IPCC’nin Raporuna göre çevre ile barışık yeni nesil “nükleer enerji” sistemleri,
yenilebilir enerji kaynaklarının kullanımı kaçınılmazdır. Küresel ısınma, fosil
yakıtların kullanımlarından ortaya çıkan "gaz emisyonlarının" bir sonucudur. Bu
nedenle, atmosfere salınan gaz emisyonları arttıkça, küresel ısınma devam edecek,
iklimsel değişiklikler artacak, bunların yarattığı olumsuz sonuçlar daha büyük
felaketlere neden olacaktır. Hazırlanacak olan stratejik planın önemli hedeflerinden
birisi de doğal enerji alternatiflerine, öncelikli uygulama olanaklarının sağlanması
olmalıdır. Güneş rüzgar, su, ve biyo enerji gibi alternatif enerji potansiyellerini
değerlendirecek kurumsal, üretimsel, mali, planlama ve uygulama birimleri
oluşturulmalıdır. Özellikle Türkiye’nin Orta Anadolu ve Güneydoğu Anadolu
bölgeleri Köppen iklim sınıflandırılmasına göre yarı kurak iklim kuşağında yer aldığı
için bu bölgeler güneş enerjisinden en fazla yararlanabilen bölgelerdir. Bugün gelişen
alternatif enerji teknolojilerinin kentlerde ve kırsal alanlarda uygulanmasını
engellemekte olan yasal düzenlemeler ve yönetmenlikler yerine yeni teknolojilerin
kullanımını düzenleyen ve teşvik eden mevzuatın oluşturularak yürürlüğe konması,
mali kaynakların sağlanması amaçlanmalıdır. Sivil toplum örgütleriyle birlikte, halkın
katılımını sağlayan, mali destek ve teşvikleri öngören alt yapılar oluşturulmalıdır.
Ulaşım:
IPCCnin 4. Değerlendirme Raporuna göre ulaşım sistemi önce kapsamlı planlama
politikaları ile değiştirilmelidir. Fuel oile dayalı yol sistemleri yerine demiryolu ve
toplu taşımı destekleyen yeni politikalar yer almalıdır. İkinci olarak ise; biofuel,
elektrik ve hibrit motorlu araçlar kullanılmalıdır. Araçlarda çevreye zararlı salınımı
olanlardan yüksek vergi alaınarak caydırıcı etkileri olmalıdır. Kentlerde temiz ulaşım
sistemleri benimsenmelidir.

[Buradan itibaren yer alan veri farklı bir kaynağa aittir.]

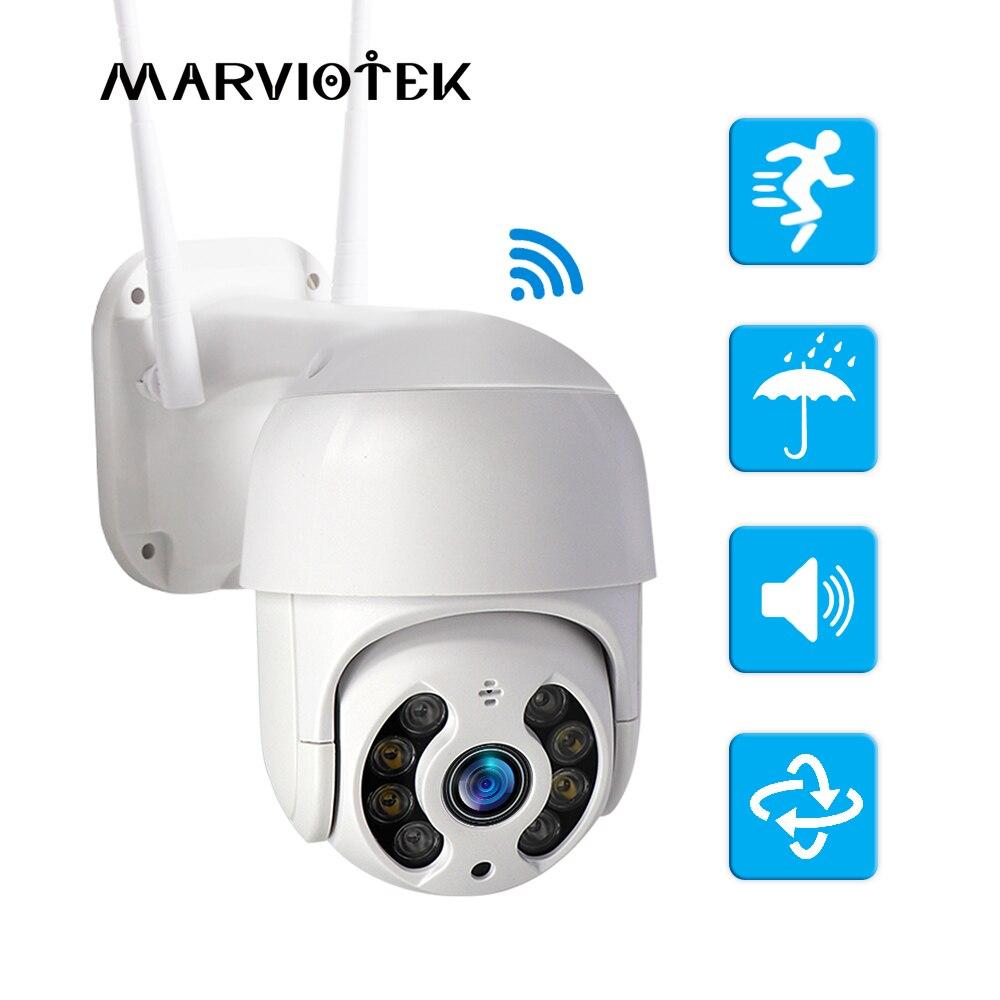 المنزل الأمن IP كاميرا WiFi للرؤية الليلية سرعة قبة CCTV كاميرا في الهواء الطلق البسيطة كامارا wifi فيديو مراقبة ipcam واي فاي 5MP P2P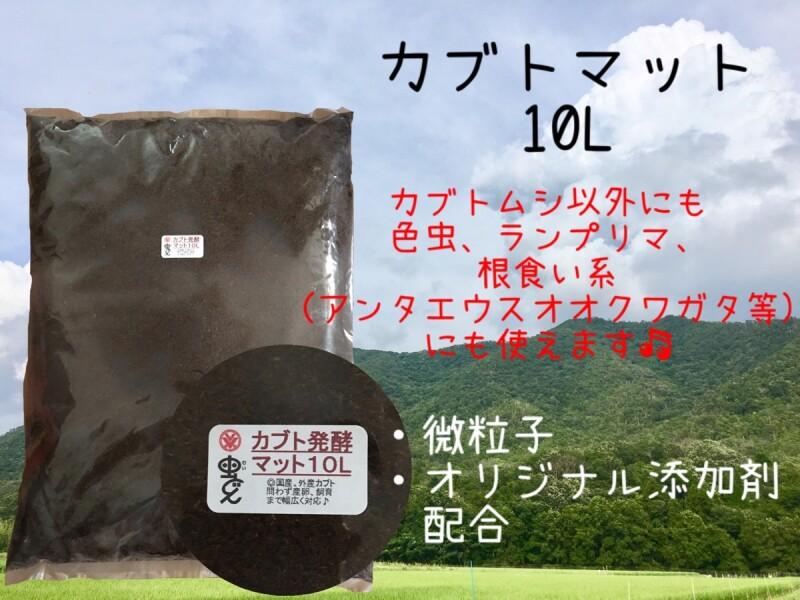 画像1: ☆微粒子☆カブトマット(10ℓ袋入り) (1)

Tüm kentlerde petrole ve fosil yakıtlara dayalı, bireysel
117
ulaşım ve araç odaklı, araç talebine göre biçimlenen ulaşım seçiminden vazgeçilmeli.

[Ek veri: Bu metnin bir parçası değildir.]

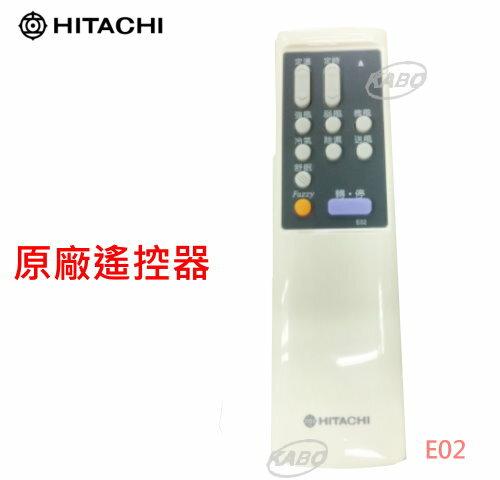 <br/><br/>  【佳麗寶】-(HITACHI日立)原廠冷氣遙控器『E02 』<br/><br/>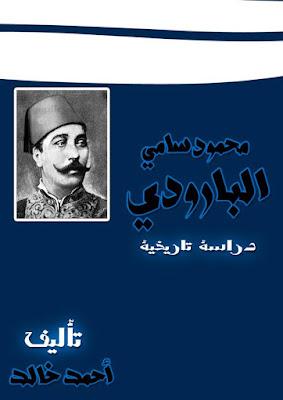 محمود سامي البارودي دراسة تاريخية - أحمد خالد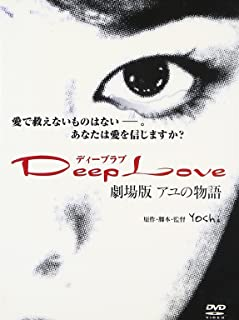 Deep Love アユの物語 [DVD]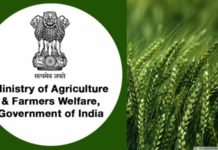 Dept of Agriculture, Cooperation & Farmers Welfare Recruitment 2018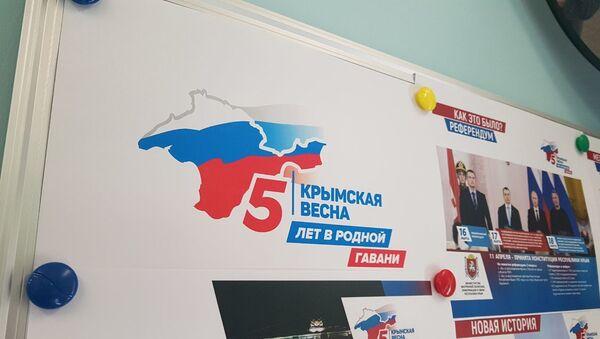 Выставка Крымская весна. 5 лет в родной гавани в помещении генерального консульства РФ в Даугавпилсе - Sputnik Латвия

Toplu taşımaya ilişkin uygulamalarda, tüm dünya olduğu gibi Türk kentlerinde de
raylı sistem projeleri en yaygın yatırım türü olmuştur. Toplu taşımda hizmet
yatırımlar, yolculuk talep düzeylerinin yüksek olduğu koridorlarda tasarlandığı sürece
olumlu katkı sağlamaktadır [Babalık Sutcliffe, 2009] .
Yeşil Alanlar
Farklı bölgelerde jeolojik yapı ve toprak kabiliyetini değerlendirerek yeşil alanlar
yaratılabilir. Bu konuda kentin iklimine uygun yeşil doku desteklenmelidir. Ayrıca
kentin kimliğini yansıtan kendinden yetişen bitkiler desteklenerek su kaynakların
kullanımı da azaltılabilir. Daha fazla yeşil alan için tarın çiftlikleri kurulmalı.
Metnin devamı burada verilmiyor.